Maharashtra

Afrah Shafiq


Grant Period: Over one year

For working with the cultural history archive at the Centre for Studies in Social Sciences Calcutta (CSSSC) which contains a wide variety of visual materials from eighteenth- and nineteenth-century Bengal that includes books, journals, popular paintings, prints, posters, hoardings, advertisements and commercial art productions.
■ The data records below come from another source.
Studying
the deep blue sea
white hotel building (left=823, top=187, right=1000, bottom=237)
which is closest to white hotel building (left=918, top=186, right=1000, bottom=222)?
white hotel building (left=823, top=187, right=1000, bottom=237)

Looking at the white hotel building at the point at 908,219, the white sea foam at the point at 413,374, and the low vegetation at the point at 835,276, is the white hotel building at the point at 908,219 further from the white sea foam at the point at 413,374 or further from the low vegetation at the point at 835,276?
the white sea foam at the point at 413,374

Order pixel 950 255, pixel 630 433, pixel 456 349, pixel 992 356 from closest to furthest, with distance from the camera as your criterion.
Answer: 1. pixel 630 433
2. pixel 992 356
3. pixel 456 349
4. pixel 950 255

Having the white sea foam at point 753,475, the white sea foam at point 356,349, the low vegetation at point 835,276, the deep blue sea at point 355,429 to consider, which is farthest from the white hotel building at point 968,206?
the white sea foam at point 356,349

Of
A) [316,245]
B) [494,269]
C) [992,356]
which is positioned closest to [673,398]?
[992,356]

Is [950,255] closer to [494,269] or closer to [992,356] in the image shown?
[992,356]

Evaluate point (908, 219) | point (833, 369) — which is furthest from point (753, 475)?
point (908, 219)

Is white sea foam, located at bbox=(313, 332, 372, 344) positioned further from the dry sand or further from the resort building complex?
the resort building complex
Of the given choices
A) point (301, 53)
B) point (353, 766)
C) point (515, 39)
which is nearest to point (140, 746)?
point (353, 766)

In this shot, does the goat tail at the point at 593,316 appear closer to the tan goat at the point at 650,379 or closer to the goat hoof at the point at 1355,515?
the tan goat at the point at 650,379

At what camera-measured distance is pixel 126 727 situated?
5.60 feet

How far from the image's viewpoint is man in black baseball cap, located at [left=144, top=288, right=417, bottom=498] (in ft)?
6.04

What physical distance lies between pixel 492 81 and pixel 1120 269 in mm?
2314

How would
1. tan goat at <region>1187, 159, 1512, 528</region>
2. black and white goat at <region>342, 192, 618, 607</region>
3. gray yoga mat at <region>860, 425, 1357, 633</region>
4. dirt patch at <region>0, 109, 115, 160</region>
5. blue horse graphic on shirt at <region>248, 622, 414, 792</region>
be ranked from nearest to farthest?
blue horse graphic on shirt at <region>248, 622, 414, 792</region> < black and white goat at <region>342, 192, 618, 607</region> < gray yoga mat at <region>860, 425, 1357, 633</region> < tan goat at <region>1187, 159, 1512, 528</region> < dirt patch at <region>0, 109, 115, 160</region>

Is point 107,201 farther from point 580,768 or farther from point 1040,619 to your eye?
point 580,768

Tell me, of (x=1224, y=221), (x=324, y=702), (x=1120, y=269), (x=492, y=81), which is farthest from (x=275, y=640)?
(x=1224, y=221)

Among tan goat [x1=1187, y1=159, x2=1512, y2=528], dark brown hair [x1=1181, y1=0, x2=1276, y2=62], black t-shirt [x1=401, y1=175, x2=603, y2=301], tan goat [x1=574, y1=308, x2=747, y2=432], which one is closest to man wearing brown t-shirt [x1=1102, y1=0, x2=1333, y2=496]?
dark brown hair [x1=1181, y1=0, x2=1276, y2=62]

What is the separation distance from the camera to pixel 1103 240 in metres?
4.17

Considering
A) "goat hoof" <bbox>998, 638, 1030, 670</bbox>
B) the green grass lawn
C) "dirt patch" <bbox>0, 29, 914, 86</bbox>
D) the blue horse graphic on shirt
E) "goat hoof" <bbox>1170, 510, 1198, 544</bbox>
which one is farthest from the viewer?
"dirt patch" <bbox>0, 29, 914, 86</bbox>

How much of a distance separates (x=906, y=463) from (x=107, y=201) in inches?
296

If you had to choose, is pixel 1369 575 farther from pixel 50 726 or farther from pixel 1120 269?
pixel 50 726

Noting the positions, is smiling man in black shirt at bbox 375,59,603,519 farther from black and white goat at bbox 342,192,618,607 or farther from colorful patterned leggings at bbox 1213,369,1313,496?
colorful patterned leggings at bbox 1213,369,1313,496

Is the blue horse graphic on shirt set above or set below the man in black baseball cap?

Afrah’s research will culminate in a series of short videos that will portray stories of resistance of women in the nineteenth century, loosely themed around ‘Women and Impudence/Cheeky Girls’.

Mohit Takalkar


Grant Period: Over two months

For the creation of a production based on a Marathi script titled ‘Flat Number F-1/105’. Through active collaborations among the director, actors and the playwright, the performance seeks to address issues around identity through a reflection on the aesthetic and political perceptions of ‘colour’.

Kush Badhwar


Grant Period: Over one year

For research, collation and documentation of materials from archives related to the practice of a revolutionary poet who has been an active advocate for a separate state of Telangana. This artistic engagement will be documented through photographs, text, video, and recorded audios of political discourse, conversations and interviews.

Rajula Shah


Grant Period: Over eight months

For a film and web platform on the journey of Warkaris, the Vaishnavite pilgrims who undertake an annual expedition to Pandharpur in Maharashtra. The filmmaker seeks to document the journey and map it on a web platform, while simultaneously linking various points enroute to textual material describing the journey. This project wishes to traverse the boundary between cinema and web technology where every viewer will have a different narrative experience of the journey depending on the choices they make.

Anand Tharaney


Grant Period: One year and six months

For research into the popular subculture of automatons displayed during the Ganesh Chaturthi festival in Mumbai. His research will lead to the production of a film exploring the mythologies around these religious displays. The film will highlight the working of the low-tech automaton industry, while allowing for a creative and fictitious depiction of the research material in the form of a film. The collected material will also result in an installation piece.

Ashutosh Potdar


Grant Period: Over one year

For critical reflection on the relationships between theatre, history and society through the study of modes of production and consumption of nataks in Maharashtra in the early colonial period.

Jyoti Dogra


Grant Period: Over one year and six months

For research towards production and dissemination across six tier B cities of a performance piece, tentatively titled Notes on Chai. The performance will explore the idea of the quotidian in everyday life, by combining realistic character-based pieces with abstract sounds.

Nida Ghouse


Grant Period: Over one year

For research towards a curatorial project exploring the history of early sound and sound technology through archival research and interviews, as well as artistic collaborations between the researcher and a Bombay-based curator, artists, sound recordists, sound theorists, musicians, linguists, researchers and writers whose practices contribute to an understanding of sound ecologies in India.

Neha Choksi


Grant Period: Over one year

For research at various archives of science and astronomy and at Jain religious archives in India leading to a multi-part art project titled The Weather Inside Me. The project will trace the history of science, weather and solar observations in India from pre-colonial to post-colonial times. The religious archives will be referenced to investigate the centrality of the sun in Jainism and its resulting impact on time and memory in our lives.

Shumona Goel


Grant Period: Over one year

For the sturdy of vintage educational film footage the Indian Space Research Organisation (ISRO) archives, produced as part of the Satellite Instructional Television Experiment (SITE) programme. This programme was established by NASA and ISRO in 1975-76 to impart a ‘modern and scientific outlook to rural India’. The fellowship outcome will be a symposium and, subject to availability of further funding from other sources, a film using the found footage.